Data representations and data formats

This document provides help and links about various data representation formats.

The are roughly two kinds of data representations that we will consider: (1) Those used to write documentation and to format readable content, for example, Asciidoc/Asciidoctor, reST/Docutils, and Markdown. (2) Those used to encode data, usually intended for machine processing, for example, XML, Yaml, JSON, and CSV. We’ll discuss each of these below. We’ll also discuss several binary storage media, in particular, HDF5 and Sqlite3.

1. Asciidoc / Asciidoctor

From the Asciidoctor Web site — "Asciidoctor is a fast, open source text processor and publishing toolchain for converting AsciiDoc content to HTML5, DocBook, PDF, and other formats."

More information: https://asciidoctor.org/

Installing Asciidoctor — There are instructions here https://asciidoctor.org/docs/install-toolchain/. Or, do the following:

First, make sure that you have a reasonably up-to-date version of Ruby installed on your machine. E.g. do: $ ruby --version.

(Entries on spatial positioning)

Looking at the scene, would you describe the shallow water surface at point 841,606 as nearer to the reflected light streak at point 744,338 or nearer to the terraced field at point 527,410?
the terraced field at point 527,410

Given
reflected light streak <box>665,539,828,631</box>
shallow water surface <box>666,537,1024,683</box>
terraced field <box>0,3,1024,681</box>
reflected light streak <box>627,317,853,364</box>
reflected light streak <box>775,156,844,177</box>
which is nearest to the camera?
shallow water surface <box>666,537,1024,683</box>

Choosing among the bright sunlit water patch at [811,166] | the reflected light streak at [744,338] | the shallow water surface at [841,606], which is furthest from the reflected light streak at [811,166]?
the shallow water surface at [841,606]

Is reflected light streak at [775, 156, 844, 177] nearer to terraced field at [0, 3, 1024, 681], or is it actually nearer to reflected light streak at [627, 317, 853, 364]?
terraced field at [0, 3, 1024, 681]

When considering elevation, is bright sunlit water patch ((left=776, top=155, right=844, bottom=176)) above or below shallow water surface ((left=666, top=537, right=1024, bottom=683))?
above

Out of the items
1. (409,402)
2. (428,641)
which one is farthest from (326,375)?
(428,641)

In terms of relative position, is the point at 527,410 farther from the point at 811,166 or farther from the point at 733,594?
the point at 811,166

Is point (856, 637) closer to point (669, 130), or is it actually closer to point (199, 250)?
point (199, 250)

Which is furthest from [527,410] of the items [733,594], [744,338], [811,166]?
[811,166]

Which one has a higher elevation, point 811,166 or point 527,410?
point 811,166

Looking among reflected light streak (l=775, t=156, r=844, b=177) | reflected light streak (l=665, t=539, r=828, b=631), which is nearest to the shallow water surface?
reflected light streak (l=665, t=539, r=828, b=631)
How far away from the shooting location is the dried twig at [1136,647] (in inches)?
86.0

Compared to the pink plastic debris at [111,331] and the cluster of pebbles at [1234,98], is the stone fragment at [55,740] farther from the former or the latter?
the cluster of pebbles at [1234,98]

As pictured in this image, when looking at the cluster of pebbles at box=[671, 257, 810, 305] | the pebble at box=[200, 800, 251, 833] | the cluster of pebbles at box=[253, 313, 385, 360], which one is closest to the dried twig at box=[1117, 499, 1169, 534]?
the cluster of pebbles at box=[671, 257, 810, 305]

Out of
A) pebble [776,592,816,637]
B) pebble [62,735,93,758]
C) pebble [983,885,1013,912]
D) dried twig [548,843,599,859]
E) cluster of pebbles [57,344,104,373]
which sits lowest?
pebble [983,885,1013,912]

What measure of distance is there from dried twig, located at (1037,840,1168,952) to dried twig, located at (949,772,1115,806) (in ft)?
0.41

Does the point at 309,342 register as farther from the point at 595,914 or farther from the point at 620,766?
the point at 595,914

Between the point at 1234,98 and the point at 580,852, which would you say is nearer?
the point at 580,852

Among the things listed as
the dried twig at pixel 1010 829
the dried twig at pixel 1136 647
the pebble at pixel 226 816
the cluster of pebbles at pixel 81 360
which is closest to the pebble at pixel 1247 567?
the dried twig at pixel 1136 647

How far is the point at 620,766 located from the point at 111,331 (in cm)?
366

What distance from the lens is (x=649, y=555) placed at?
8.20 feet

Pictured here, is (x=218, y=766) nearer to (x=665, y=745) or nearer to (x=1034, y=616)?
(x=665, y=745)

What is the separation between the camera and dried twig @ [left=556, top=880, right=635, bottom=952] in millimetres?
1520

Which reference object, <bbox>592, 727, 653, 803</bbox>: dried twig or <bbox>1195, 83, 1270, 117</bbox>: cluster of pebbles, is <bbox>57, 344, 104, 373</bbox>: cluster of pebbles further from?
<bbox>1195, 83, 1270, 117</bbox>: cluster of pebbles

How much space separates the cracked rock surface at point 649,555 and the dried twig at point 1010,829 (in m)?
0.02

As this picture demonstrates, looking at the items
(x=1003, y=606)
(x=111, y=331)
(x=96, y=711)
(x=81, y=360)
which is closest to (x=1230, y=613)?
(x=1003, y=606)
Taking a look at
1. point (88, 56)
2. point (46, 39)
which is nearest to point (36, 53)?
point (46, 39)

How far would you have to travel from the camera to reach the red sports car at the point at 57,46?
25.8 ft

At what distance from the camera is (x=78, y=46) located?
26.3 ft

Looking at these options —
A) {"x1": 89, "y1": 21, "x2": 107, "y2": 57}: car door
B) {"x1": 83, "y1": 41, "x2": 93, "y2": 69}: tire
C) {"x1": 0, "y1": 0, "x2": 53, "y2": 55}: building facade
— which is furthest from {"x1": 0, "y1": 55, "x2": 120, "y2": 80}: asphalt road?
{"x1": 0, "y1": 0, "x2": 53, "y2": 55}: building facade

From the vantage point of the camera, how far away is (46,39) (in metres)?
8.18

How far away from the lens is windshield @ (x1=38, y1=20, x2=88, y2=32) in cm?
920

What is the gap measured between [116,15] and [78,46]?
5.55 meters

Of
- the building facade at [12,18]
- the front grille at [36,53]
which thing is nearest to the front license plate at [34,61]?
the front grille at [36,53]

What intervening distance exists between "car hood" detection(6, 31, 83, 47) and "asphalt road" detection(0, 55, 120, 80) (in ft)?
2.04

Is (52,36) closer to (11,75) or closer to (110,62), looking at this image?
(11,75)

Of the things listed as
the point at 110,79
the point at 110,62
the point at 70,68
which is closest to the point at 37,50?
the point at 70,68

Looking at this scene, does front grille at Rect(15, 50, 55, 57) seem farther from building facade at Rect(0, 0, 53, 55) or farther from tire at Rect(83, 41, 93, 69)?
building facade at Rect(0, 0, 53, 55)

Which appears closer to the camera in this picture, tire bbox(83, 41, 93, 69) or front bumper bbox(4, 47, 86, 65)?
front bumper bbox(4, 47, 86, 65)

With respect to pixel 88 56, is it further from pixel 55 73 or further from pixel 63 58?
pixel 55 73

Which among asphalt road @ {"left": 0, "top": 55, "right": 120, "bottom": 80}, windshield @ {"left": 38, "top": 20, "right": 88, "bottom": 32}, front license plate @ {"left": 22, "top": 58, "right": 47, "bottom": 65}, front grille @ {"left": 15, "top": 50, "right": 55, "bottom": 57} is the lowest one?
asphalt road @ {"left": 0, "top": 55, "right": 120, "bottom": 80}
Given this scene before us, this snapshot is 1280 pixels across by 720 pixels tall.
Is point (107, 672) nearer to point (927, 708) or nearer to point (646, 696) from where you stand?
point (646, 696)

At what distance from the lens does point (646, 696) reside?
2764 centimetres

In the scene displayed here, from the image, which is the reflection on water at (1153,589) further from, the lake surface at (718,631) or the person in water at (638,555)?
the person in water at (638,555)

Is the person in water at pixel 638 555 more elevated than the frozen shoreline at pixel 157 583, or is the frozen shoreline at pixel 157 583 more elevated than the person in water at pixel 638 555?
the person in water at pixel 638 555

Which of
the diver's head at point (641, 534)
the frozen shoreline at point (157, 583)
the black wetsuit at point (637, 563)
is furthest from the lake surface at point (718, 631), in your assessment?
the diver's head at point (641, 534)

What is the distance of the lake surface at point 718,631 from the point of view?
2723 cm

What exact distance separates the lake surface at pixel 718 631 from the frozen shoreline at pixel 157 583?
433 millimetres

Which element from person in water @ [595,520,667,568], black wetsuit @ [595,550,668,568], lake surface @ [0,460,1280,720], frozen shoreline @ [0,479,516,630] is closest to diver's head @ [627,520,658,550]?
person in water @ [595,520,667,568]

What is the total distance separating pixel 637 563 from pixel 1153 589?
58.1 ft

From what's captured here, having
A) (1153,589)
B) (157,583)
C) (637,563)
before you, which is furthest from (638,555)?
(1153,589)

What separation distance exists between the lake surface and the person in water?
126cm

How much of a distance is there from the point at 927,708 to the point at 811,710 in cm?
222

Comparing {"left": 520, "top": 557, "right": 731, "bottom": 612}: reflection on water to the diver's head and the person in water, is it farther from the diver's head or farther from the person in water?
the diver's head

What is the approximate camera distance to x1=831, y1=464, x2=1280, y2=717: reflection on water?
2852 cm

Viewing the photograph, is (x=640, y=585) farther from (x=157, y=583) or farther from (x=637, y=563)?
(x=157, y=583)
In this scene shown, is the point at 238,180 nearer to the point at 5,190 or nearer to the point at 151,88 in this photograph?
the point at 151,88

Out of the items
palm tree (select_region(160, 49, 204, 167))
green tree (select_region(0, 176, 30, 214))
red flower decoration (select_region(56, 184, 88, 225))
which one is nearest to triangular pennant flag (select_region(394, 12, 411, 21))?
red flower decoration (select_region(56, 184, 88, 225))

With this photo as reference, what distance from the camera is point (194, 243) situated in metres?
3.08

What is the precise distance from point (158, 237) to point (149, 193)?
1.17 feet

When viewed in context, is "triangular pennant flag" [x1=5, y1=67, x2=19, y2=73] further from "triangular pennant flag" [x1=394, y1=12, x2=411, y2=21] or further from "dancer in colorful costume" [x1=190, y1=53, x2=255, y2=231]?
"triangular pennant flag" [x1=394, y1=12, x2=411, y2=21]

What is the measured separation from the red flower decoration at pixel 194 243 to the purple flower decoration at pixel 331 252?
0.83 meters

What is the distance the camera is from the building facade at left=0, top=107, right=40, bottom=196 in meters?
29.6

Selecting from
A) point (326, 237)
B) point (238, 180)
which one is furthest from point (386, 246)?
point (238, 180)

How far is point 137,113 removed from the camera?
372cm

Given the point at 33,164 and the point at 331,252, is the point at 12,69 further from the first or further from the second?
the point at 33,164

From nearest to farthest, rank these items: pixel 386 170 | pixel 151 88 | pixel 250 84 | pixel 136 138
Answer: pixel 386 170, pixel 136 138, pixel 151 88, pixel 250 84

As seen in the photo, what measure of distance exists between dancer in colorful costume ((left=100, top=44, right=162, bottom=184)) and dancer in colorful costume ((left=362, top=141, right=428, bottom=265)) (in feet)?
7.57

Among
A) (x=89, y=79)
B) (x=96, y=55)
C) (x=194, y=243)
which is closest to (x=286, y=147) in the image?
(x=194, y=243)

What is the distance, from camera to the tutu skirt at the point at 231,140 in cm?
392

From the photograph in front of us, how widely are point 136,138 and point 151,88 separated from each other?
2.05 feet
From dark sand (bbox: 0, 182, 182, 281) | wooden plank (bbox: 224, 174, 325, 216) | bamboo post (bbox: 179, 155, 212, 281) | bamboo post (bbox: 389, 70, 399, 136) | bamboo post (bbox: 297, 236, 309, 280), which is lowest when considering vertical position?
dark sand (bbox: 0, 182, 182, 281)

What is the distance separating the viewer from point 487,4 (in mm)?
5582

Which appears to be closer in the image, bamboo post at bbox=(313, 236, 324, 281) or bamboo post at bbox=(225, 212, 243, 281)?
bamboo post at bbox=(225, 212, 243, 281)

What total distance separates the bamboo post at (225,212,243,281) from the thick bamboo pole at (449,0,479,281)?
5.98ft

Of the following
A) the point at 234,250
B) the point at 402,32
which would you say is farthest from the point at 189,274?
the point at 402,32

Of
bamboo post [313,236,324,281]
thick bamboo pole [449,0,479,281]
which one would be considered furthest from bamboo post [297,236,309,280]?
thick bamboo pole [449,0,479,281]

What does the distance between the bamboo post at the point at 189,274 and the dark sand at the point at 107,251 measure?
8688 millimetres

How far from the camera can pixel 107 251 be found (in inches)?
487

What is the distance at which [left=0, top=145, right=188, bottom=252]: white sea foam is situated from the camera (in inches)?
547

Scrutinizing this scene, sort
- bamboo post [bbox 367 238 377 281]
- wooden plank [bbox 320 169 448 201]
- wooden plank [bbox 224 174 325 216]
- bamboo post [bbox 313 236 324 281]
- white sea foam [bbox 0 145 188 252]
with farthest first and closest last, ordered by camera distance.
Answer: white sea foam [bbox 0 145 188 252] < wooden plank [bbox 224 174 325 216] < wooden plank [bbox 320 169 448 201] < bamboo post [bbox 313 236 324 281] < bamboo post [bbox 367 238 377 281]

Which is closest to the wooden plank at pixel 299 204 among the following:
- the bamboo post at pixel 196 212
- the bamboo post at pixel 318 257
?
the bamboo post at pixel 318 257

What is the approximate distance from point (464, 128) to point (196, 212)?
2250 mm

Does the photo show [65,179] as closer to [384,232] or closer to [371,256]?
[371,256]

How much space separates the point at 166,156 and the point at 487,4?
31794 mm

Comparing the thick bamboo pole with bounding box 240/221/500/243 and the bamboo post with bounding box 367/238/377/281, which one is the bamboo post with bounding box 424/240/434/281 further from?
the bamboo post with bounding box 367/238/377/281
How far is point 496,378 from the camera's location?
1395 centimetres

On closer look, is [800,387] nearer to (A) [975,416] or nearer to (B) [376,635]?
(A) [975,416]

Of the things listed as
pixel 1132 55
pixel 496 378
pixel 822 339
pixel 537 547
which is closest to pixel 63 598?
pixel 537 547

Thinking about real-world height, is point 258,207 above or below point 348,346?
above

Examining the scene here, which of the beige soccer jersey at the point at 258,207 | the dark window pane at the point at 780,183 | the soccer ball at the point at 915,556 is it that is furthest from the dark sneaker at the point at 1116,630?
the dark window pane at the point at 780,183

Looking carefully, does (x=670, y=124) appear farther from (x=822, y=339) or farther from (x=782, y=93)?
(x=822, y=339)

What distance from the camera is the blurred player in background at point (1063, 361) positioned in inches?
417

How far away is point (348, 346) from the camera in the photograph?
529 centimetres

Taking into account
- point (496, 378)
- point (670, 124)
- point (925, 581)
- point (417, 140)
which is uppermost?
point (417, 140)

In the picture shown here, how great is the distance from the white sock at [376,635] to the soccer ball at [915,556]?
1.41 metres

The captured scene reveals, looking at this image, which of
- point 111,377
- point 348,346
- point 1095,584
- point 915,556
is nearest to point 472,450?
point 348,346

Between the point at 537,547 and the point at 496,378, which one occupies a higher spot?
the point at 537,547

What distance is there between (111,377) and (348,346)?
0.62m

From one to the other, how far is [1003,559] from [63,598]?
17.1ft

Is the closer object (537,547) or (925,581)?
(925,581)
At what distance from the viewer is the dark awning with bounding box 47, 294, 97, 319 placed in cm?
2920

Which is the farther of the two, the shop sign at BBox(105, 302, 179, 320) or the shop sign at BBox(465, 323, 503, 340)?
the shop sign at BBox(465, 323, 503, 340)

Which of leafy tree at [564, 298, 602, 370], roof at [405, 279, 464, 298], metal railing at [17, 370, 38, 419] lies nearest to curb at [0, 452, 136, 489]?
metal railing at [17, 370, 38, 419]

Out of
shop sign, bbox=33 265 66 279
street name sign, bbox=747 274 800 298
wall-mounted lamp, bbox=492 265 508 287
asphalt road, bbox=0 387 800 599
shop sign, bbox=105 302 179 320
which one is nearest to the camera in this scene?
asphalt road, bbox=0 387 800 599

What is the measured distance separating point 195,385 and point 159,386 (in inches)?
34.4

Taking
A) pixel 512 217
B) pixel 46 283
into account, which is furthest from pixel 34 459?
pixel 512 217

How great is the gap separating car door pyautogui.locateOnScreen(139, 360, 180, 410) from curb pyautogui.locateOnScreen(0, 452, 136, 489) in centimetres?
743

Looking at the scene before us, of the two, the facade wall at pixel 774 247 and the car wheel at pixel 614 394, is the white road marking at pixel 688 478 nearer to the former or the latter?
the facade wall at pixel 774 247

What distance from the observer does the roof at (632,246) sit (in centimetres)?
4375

_Goals:_
A. The data representations page gives examples of formats used to encode data, usually for machine processing. List every one it names.
B. Reproduce everything in the data representations page from "This document provides" down to "HDF5 and Sqlite3.".
C. Pick up the page on data representations and formats from its last sentence and write the next part.

_Responses:_
A. XML, Yaml, JSON, CSV

B.
This document provides help and links about various data representation formats.

The are roughly two kinds of data representations that we will consider: (1) Those used to write documentation and to format readable content, for example, Asciidoc/Asciidoctor, reST/Docutils, and Markdown. (2) Those used to encode data, usually intended for machine processing, for example, XML, Yaml, JSON, and CSV. We’ll discuss each of these below. We’ll also discuss several binary storage media, in particular, HDF5 and Sqlite3.

C.
Then install with gem:

$ gem install asciidoctor

Or, on Linux, install with your favorite package manager. For example:

$ apt-get install asciidoctor    # or, alternatively ...
$ aptitude install asciidoctor

Then, read the instructions here https://asciidoctor.org/docs/#get-started-with-asciidoctor.

Interesting features provided by Asciidoctor:

There are converters that produce each of PDF, EPUB3, and LaTeX. See Supplemental Converters.
There is a built-in backend that produces Docbook. Use $ asciidoctor -b docbook5 mydoc.txt.

Good to know:

Built-in attributes help you customize the look of the document you generate. See Built-in Attributes.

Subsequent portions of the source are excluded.